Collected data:
######
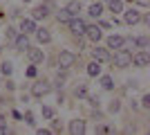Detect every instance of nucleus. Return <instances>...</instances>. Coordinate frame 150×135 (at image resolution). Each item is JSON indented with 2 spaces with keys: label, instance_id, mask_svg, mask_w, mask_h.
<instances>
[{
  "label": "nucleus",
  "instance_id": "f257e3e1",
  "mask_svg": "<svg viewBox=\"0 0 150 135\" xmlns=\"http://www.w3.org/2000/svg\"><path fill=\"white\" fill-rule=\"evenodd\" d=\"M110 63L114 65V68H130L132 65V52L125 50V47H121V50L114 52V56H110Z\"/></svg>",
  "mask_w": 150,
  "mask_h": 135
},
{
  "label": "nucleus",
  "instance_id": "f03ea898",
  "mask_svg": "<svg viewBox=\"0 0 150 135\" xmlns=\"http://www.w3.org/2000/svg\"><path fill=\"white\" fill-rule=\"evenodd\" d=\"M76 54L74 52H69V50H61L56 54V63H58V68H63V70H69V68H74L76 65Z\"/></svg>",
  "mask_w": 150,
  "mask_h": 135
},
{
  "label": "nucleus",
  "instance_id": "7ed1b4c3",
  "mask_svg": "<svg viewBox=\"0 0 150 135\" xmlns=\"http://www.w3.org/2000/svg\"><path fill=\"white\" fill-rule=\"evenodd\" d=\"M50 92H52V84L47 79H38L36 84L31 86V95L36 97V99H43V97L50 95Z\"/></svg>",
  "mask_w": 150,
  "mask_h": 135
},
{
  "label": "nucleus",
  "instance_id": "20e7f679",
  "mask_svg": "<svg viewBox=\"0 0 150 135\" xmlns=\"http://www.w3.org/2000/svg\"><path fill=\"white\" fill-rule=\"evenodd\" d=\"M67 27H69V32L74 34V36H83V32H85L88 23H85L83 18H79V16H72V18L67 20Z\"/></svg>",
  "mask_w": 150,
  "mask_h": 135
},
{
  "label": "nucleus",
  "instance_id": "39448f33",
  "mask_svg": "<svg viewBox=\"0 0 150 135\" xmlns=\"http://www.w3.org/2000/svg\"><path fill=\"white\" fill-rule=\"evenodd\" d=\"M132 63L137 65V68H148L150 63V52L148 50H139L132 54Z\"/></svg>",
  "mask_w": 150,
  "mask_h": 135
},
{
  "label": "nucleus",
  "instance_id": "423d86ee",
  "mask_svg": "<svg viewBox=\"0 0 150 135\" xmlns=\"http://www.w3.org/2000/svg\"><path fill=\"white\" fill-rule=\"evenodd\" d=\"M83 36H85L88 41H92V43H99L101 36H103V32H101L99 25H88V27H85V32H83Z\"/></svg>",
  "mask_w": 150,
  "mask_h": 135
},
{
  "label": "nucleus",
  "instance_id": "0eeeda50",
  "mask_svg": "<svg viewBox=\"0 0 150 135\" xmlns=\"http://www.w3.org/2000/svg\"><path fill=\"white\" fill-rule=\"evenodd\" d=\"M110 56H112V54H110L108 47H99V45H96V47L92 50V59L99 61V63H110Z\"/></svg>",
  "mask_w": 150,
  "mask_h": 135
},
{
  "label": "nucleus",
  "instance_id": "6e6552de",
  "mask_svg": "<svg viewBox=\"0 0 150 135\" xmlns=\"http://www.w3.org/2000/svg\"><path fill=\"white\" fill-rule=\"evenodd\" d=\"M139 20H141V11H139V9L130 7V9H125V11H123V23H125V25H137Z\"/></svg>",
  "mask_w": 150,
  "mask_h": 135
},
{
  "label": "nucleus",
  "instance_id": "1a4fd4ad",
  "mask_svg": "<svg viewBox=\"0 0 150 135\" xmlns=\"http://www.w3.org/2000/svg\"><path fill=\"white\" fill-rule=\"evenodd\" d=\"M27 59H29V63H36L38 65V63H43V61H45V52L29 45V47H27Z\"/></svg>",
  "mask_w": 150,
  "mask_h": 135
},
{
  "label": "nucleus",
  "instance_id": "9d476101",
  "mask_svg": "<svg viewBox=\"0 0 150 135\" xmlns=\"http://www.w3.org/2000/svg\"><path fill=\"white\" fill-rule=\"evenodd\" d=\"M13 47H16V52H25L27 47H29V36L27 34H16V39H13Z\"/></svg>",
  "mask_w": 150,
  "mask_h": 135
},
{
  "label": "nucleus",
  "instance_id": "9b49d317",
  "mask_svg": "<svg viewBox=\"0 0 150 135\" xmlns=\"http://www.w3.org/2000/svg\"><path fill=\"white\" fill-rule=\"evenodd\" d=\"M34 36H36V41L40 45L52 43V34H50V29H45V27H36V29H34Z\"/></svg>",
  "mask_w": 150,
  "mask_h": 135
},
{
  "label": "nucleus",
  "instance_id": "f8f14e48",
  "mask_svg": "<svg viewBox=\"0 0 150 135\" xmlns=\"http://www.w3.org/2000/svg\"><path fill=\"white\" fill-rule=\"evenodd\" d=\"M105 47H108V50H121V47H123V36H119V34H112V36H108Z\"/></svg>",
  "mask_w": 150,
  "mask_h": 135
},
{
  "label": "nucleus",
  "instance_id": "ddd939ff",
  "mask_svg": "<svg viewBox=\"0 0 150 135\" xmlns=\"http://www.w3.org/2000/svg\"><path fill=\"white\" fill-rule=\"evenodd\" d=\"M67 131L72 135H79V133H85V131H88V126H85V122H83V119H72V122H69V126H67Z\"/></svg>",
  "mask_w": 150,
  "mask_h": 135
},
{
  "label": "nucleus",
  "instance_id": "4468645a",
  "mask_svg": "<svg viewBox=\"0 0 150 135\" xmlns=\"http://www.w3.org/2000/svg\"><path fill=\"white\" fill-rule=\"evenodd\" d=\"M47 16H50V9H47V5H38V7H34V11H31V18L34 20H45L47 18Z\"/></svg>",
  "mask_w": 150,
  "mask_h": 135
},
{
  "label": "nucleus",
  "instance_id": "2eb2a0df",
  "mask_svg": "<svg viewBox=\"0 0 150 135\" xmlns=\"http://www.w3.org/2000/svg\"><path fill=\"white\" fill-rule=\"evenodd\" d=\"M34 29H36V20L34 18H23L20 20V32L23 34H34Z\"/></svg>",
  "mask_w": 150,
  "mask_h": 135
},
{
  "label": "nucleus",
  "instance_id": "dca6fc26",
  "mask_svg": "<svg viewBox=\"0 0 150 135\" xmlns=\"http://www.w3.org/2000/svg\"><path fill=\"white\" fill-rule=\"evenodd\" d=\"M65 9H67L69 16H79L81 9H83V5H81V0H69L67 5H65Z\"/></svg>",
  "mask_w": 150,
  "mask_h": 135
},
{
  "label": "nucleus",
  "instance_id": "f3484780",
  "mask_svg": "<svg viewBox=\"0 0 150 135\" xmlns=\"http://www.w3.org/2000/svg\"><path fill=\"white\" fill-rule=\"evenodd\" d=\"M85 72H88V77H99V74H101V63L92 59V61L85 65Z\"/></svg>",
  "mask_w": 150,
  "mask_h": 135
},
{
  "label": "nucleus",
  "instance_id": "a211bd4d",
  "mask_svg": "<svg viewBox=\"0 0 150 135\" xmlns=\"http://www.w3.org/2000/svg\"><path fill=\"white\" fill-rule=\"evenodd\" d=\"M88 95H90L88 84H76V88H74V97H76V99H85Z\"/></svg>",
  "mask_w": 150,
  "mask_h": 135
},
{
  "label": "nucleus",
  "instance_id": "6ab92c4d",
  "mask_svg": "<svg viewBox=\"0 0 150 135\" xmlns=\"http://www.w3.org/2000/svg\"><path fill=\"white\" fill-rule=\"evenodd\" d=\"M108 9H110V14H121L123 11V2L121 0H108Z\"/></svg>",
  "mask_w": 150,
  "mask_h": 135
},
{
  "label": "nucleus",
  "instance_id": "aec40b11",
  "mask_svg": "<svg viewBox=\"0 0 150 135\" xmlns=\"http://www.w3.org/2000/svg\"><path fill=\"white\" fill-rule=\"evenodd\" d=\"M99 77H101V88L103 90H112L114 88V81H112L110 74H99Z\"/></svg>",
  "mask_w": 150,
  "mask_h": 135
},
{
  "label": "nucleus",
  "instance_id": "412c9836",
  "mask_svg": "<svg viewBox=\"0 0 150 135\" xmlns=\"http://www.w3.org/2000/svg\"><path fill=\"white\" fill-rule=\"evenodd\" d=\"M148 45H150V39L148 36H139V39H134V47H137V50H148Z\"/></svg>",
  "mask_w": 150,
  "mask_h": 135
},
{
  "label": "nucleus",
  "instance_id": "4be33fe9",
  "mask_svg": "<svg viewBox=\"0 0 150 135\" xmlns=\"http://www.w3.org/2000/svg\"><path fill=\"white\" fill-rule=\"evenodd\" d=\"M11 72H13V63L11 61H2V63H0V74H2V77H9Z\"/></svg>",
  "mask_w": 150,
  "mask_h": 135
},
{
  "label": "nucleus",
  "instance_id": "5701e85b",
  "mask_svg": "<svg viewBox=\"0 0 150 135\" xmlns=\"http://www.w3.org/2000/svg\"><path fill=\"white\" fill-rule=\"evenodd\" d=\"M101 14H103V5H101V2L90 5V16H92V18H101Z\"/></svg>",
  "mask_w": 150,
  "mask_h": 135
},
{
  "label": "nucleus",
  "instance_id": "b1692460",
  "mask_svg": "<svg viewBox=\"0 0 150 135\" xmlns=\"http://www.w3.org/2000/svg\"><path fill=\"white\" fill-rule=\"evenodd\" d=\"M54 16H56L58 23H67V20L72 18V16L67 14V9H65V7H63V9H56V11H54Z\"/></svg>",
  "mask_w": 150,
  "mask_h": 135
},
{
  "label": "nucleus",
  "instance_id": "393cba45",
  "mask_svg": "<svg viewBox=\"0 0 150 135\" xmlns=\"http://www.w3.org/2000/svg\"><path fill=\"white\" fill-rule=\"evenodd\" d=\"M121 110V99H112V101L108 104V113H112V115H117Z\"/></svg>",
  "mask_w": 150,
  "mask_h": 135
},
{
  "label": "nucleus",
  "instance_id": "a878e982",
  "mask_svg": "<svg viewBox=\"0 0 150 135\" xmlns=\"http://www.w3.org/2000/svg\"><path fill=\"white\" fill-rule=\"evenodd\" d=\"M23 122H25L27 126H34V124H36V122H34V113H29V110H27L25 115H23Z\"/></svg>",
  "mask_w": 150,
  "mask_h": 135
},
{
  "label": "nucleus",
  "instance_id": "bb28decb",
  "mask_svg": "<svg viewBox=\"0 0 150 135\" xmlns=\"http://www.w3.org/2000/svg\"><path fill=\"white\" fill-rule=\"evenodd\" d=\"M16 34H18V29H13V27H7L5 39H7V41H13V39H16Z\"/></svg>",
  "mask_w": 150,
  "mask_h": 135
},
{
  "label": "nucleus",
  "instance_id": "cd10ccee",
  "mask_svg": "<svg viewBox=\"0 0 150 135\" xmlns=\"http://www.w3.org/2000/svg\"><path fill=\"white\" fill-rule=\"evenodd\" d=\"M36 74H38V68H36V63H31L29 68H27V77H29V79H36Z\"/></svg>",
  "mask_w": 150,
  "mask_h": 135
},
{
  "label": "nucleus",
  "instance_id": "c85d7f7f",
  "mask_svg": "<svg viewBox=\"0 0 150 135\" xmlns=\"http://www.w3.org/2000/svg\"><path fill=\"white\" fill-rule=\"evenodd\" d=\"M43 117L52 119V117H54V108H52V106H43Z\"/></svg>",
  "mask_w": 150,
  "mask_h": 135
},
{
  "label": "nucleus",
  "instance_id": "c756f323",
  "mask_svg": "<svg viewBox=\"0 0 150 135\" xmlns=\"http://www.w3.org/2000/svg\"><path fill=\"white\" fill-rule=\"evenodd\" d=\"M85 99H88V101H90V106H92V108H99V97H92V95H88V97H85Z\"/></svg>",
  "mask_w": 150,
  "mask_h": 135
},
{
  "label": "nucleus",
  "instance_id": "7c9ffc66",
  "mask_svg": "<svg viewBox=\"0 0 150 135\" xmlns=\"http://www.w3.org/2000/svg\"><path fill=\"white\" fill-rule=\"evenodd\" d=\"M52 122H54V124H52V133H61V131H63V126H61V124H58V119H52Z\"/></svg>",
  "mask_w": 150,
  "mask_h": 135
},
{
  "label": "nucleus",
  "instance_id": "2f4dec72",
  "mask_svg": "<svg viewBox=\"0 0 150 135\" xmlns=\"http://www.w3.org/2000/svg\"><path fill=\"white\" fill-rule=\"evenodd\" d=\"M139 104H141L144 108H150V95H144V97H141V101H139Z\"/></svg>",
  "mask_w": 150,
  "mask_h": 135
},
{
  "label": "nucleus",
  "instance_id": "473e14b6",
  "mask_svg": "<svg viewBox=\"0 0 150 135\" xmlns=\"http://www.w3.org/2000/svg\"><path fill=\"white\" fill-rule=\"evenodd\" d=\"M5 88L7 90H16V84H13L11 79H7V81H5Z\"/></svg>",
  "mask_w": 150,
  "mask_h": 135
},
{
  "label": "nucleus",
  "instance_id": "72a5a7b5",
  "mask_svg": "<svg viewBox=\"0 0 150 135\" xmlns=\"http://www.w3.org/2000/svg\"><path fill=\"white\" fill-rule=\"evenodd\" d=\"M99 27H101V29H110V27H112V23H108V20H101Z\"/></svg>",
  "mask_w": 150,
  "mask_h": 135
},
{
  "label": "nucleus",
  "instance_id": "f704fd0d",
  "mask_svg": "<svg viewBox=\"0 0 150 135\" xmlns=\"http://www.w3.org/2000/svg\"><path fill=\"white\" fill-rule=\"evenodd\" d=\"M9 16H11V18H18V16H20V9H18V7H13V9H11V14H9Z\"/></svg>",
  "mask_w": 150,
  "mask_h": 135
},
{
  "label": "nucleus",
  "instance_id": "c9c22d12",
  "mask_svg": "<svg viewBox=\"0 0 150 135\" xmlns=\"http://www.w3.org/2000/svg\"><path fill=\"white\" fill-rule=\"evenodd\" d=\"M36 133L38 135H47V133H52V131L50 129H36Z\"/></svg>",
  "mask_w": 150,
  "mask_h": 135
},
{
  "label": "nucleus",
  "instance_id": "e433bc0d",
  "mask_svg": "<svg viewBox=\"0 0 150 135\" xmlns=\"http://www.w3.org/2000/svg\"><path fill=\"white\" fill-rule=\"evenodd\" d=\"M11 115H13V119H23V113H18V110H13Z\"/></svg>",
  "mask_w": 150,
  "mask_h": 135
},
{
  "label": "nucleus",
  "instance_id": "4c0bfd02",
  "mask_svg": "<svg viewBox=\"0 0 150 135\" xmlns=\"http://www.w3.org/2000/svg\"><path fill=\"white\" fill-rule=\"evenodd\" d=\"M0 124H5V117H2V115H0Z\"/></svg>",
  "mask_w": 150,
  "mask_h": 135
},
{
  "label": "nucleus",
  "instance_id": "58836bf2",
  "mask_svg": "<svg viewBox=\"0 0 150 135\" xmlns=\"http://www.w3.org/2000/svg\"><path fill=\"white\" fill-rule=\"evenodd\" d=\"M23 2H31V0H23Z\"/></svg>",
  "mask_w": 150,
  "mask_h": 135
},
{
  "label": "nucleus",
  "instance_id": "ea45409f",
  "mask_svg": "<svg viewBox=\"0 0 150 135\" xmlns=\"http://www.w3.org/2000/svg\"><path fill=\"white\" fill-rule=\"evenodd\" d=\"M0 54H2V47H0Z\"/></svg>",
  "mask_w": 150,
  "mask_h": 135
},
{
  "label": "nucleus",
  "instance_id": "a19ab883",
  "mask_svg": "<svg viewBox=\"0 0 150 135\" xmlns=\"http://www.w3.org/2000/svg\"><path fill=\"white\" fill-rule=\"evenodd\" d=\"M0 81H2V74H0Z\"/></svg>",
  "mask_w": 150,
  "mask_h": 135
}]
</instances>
######
Copy out the records again from their first line up to and including the line containing "63L114 65V68H130L132 65V52L125", and omit the pictures.

Detect every instance of nucleus. Return <instances>...</instances>. Coordinate frame 150×135 (at image resolution). Each item is JSON indented with 2 spaces with keys: label, instance_id, mask_svg, mask_w, mask_h.
<instances>
[{
  "label": "nucleus",
  "instance_id": "f257e3e1",
  "mask_svg": "<svg viewBox=\"0 0 150 135\" xmlns=\"http://www.w3.org/2000/svg\"><path fill=\"white\" fill-rule=\"evenodd\" d=\"M110 63L114 65V68H130L132 65V52L125 50V47H121V50L114 52V56H110Z\"/></svg>",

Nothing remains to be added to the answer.